In June 2016, the Ultra group agreed to acquire the fuel distribution company AleSat for R$2.17 billion. This acquisition would have resulted in the Ultra Group becoming the second largest fuel distribution company in Brazil, with a 30% market share, second only to the market leader, BR Distribuidora. However, the operation was vetoed by the federal competition agency, CADE, in September 2017.

===2020 to present day===
In March 2020, the Ultra Group launched its new brand identity during an event with shareholders, investors and financial analysts. The Group announced that this new brand better reflected its positioning of being an organization that is always looking to the future, that has a legacy of 86 years of history and has a strong presence in the Brazilian market and in eight other countries.

Ultrapar's shares were included in the B3 Efficient Carbon Index (ICO2 B3), which was created in 2010 with the aim of promoting a discussion on climate change in Brazil. This index is composed of the shares of companies that are committed to transparency in reporting their carbon emissions. Ultrapar also obtained a B score in the Climate Change dimension of the Carbon Disclosure Project (CDP), surpassing the D scores for both the regional average for South America, and the average for the oil and gas sector.
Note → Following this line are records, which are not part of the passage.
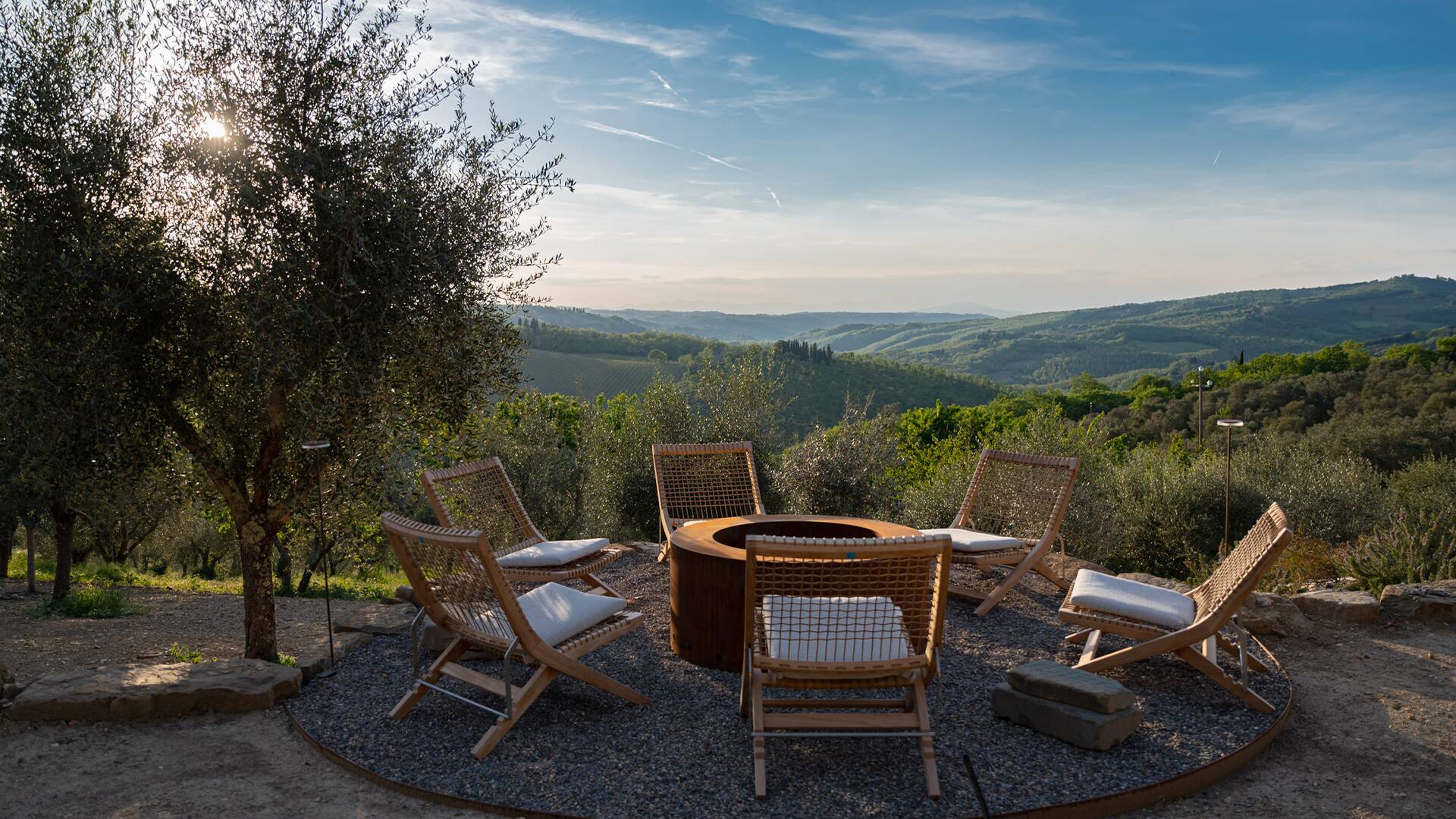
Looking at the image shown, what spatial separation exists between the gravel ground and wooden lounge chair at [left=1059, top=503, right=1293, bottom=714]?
0.23m

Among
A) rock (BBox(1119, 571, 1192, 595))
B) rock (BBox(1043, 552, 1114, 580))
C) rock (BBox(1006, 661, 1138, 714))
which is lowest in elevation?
rock (BBox(1043, 552, 1114, 580))

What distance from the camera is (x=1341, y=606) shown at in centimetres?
636

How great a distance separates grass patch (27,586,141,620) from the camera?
8.90m

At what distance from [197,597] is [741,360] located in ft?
25.4

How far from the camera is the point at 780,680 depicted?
3.75 m

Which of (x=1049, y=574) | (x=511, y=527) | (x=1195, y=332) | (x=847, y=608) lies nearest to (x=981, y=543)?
(x=1049, y=574)

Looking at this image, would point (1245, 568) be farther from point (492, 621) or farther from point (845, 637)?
point (492, 621)

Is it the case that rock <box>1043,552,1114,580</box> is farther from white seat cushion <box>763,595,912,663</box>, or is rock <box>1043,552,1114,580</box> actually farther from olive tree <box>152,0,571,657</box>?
olive tree <box>152,0,571,657</box>

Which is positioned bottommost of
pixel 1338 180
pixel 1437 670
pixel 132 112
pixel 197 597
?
pixel 197 597

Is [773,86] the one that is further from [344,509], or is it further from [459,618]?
[459,618]

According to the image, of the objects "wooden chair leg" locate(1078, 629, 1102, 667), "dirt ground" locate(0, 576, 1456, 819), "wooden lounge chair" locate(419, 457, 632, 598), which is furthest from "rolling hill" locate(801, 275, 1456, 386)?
"wooden lounge chair" locate(419, 457, 632, 598)

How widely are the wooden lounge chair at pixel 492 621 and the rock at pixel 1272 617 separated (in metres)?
4.37

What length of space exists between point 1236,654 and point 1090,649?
1.00 metres

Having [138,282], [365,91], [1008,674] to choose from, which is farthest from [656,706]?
[365,91]
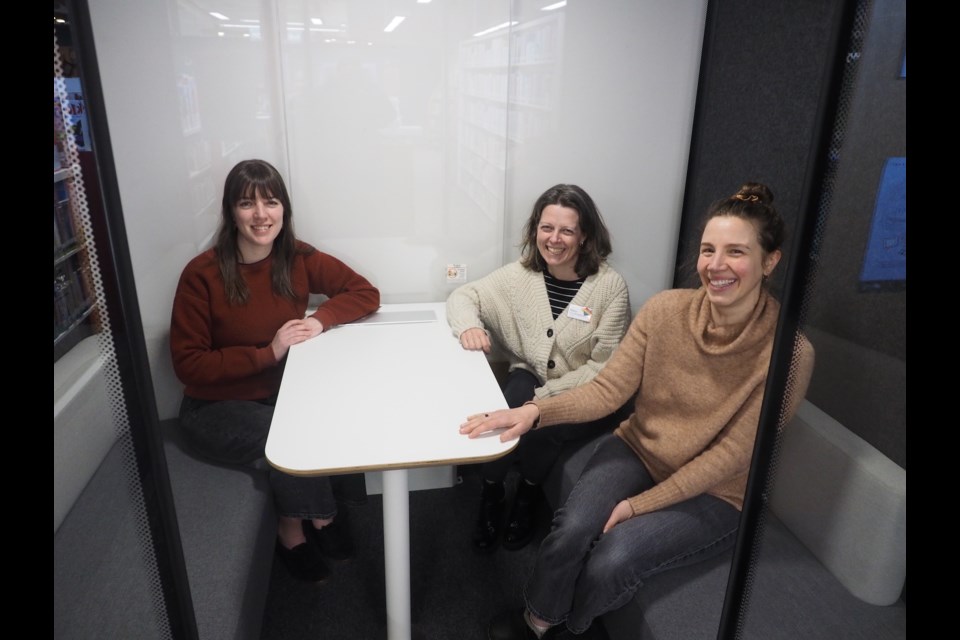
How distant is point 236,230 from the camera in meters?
1.73

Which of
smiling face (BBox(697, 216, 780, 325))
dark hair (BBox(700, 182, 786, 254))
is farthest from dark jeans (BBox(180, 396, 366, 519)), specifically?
dark hair (BBox(700, 182, 786, 254))

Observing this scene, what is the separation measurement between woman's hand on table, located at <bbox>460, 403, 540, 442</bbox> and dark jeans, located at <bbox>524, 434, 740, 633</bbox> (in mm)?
240

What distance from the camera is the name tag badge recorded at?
182cm

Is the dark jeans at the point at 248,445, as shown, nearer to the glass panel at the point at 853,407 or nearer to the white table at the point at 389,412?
the white table at the point at 389,412

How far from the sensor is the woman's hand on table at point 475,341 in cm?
168

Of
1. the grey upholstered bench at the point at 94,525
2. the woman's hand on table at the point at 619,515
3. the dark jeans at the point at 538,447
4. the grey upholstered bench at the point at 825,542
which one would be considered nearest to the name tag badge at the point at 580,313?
the dark jeans at the point at 538,447

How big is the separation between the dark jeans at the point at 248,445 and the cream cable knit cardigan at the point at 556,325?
1.85 feet

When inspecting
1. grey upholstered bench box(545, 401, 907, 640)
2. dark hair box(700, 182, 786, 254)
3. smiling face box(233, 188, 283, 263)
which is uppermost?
dark hair box(700, 182, 786, 254)

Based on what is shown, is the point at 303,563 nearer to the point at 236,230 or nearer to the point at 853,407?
the point at 236,230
Also in 2020, the Group launched a new version of its payments app called abastece aí. This app, which was originally launched in 2016, provides discounts on the purchases of fuel and other products and services at Ipiranga's service stations, Jet Oil workshops and AmPm stores. The app was upgraded with new functionalities and it now provides a broad payment platform, including digital payment accounts for each customer, in addition to discounts and cashback for a growing network of retail partners. Following this, the abastece aí and Km de Vantagens operations were spun off from Ipiranga into a new independent company.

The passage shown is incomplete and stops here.